Instructions for the task:
The material below holds pictures; leave them out, and copy exactly, and only, the lines from the one with "MH Spa Party wrapped face cloths" through the last.

Data to examine:
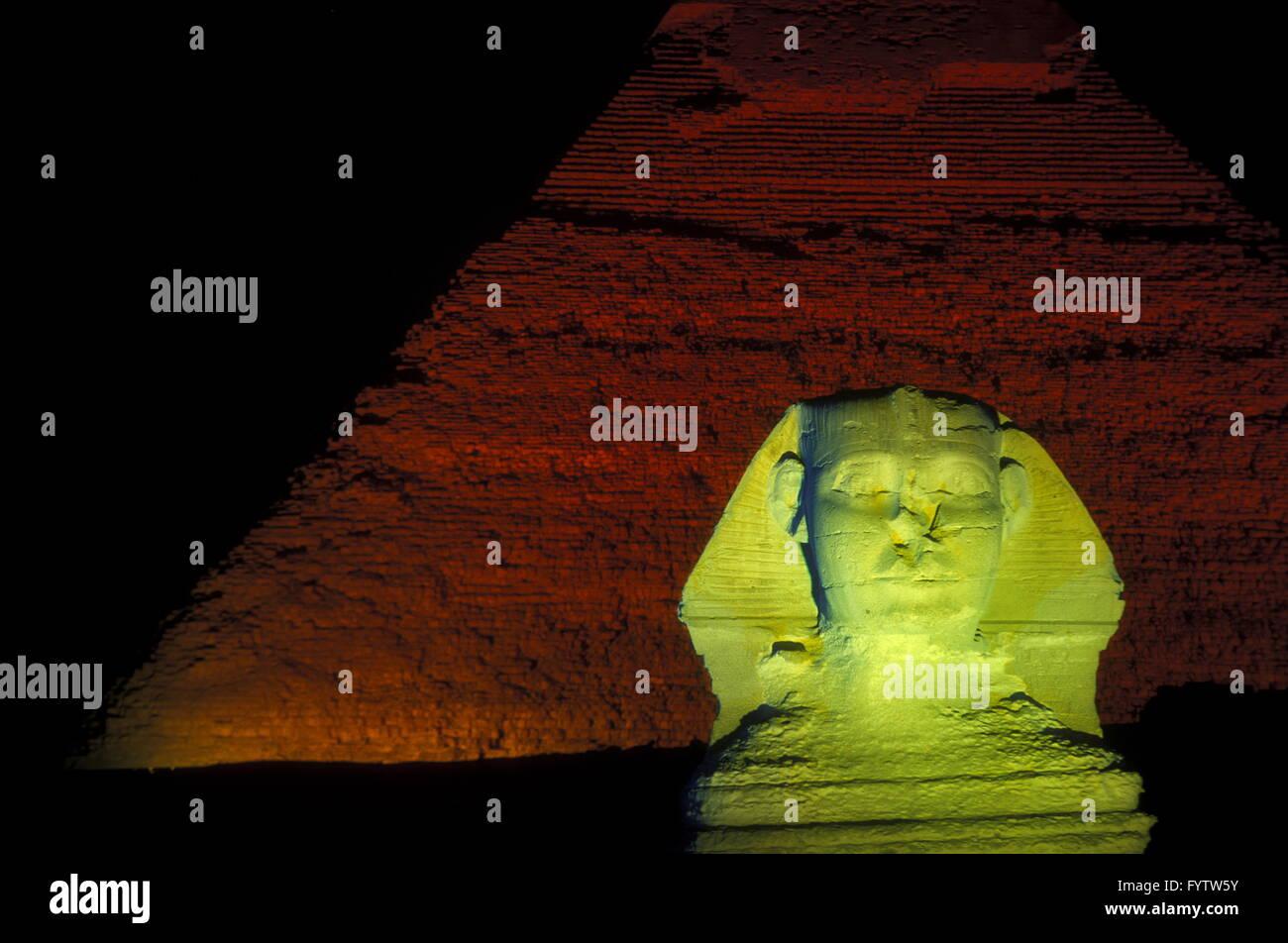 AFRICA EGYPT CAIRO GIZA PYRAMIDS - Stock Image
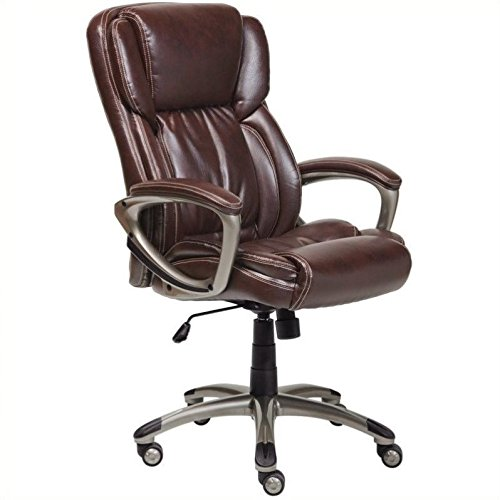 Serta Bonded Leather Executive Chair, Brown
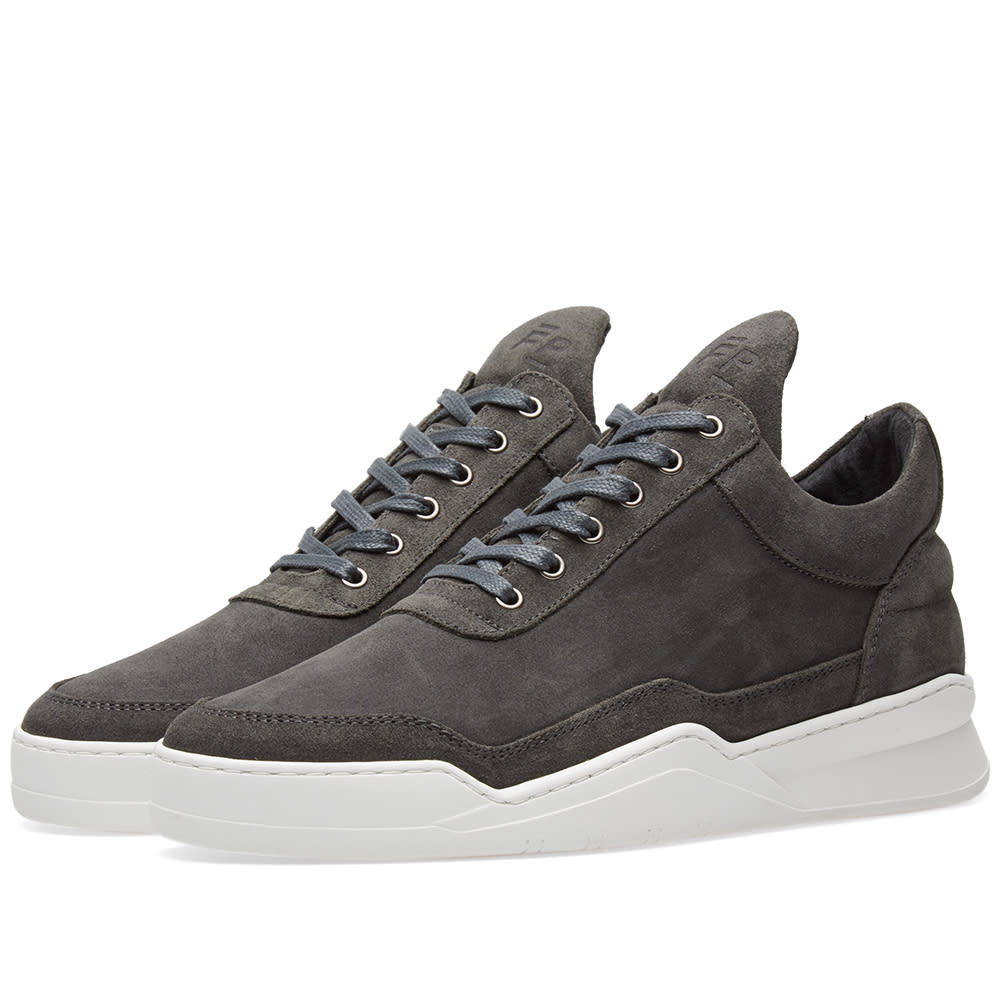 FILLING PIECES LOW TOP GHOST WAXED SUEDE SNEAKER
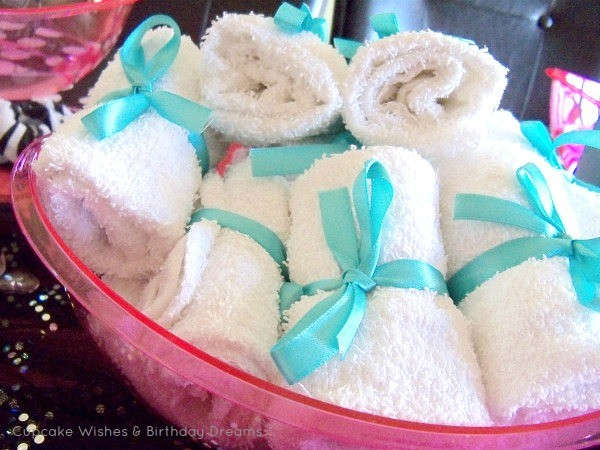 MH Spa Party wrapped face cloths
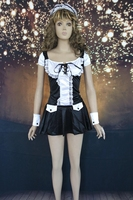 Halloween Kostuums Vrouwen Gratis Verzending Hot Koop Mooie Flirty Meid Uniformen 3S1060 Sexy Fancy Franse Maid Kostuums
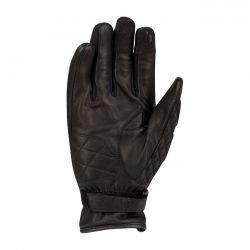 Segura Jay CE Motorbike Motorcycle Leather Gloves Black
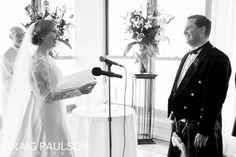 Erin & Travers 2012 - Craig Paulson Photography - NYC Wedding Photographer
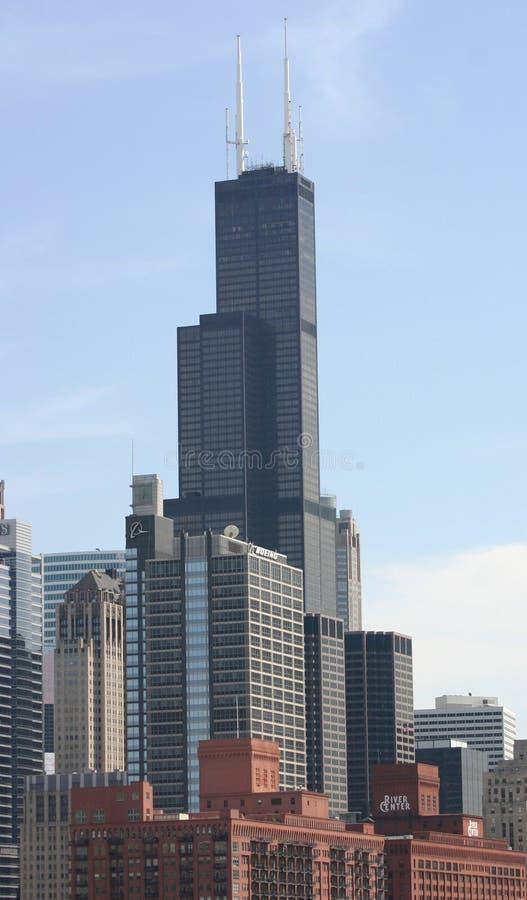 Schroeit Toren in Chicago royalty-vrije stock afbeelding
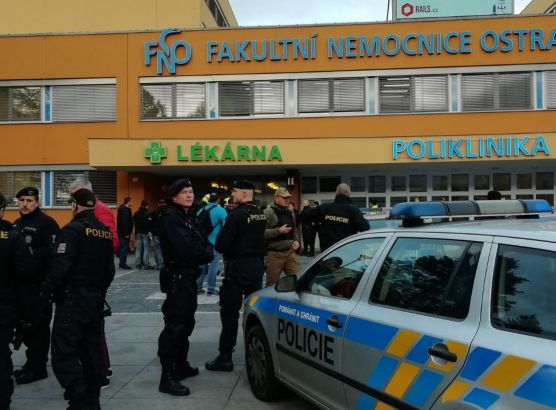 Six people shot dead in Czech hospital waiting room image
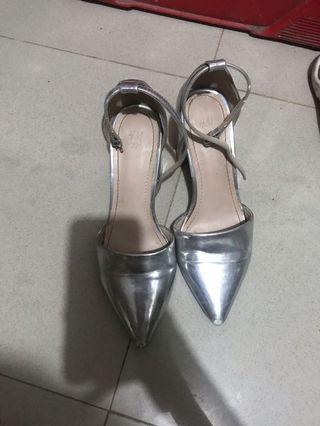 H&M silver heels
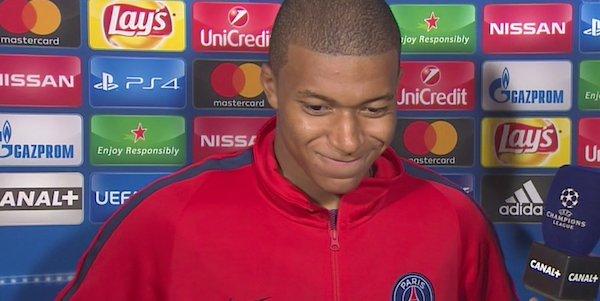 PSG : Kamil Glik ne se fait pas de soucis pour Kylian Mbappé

Result of this task:
 MH Spa Party wrapped face cloths
 Halloween Kostuums Vrouwen Gratis Verzending Hot Koop Mooie Flirty Meid Uniformen 3S1060 Sexy Fancy Franse Maid Kostuums
 Segura Jay CE Motorbike Motorcycle Leather Gloves Black
 Erin & Travers 2012 - Craig Paulson Photography - NYC Wedding Photographer
 Schroeit Toren in Chicago royalty-vrije stock afbeelding
 Six people shot dead in Czech hospital waiting room image
 H&M silver heels
 PSG : Kamil Glik ne se fait pas de soucis pour Kylian Mbappé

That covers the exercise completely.